▶ **Work required**
Repeat the records in full and exactly, omitting pictures.

▶ **Input for this task**
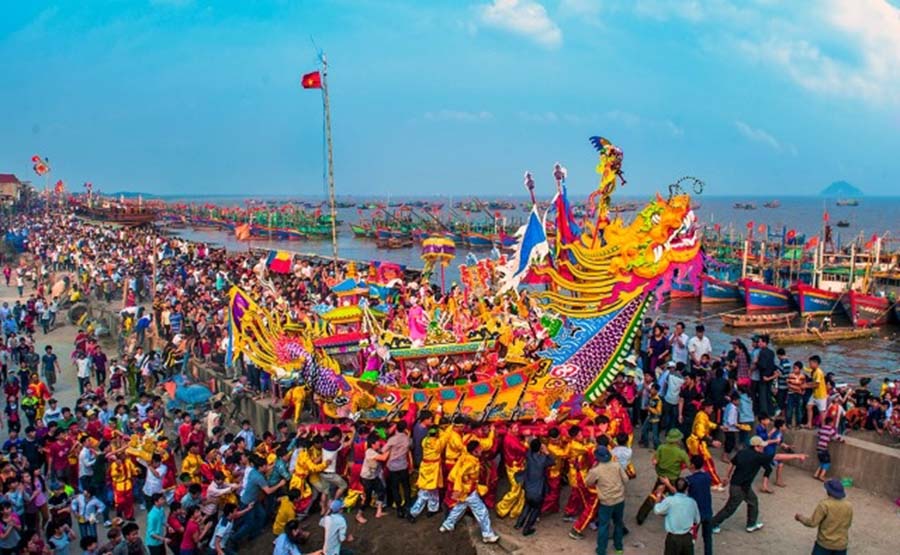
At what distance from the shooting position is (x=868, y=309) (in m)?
33.6

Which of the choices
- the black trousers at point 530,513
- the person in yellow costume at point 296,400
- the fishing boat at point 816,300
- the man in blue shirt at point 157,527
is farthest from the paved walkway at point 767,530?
the fishing boat at point 816,300

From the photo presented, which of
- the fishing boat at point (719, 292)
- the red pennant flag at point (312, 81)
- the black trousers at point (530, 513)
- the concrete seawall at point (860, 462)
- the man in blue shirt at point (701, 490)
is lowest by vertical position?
the fishing boat at point (719, 292)

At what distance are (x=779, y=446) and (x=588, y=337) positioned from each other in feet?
9.00

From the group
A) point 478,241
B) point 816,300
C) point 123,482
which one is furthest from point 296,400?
point 478,241

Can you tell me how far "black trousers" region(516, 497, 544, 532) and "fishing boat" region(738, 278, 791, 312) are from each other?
31972 millimetres

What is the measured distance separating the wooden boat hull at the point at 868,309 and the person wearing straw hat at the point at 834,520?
3147 cm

▶ **Reply to the exercise**
At what distance from the shooting position is (x=868, y=309) (in m)?
33.6

Which of the choices
- the black trousers at point 530,513
- the person in yellow costume at point 296,400
- the fishing boat at point 816,300
- the man in blue shirt at point 157,527
is farthest from the paved walkway at point 767,530?
the fishing boat at point 816,300

From the photo presented, which of
- the fishing boat at point (719, 292)
- the red pennant flag at point (312, 81)
- the black trousers at point (530, 513)
- the concrete seawall at point (860, 462)
- the man in blue shirt at point (701, 490)
is lowest by vertical position?
the fishing boat at point (719, 292)

At what distance are (x=779, y=446) and (x=588, y=337) positioned from each other in feet?
9.00

From the group
A) point 478,241
B) point 816,300
C) point 123,482
which one is furthest from point 296,400?
point 478,241

Can you tell me how far "black trousers" region(516, 497, 544, 532) and "fishing boat" region(738, 278, 791, 312) are from each other?
31972 millimetres

What is the measured distance separating the wooden boat hull at the point at 868,309 and the person wearing straw hat at the point at 834,520?
3147 cm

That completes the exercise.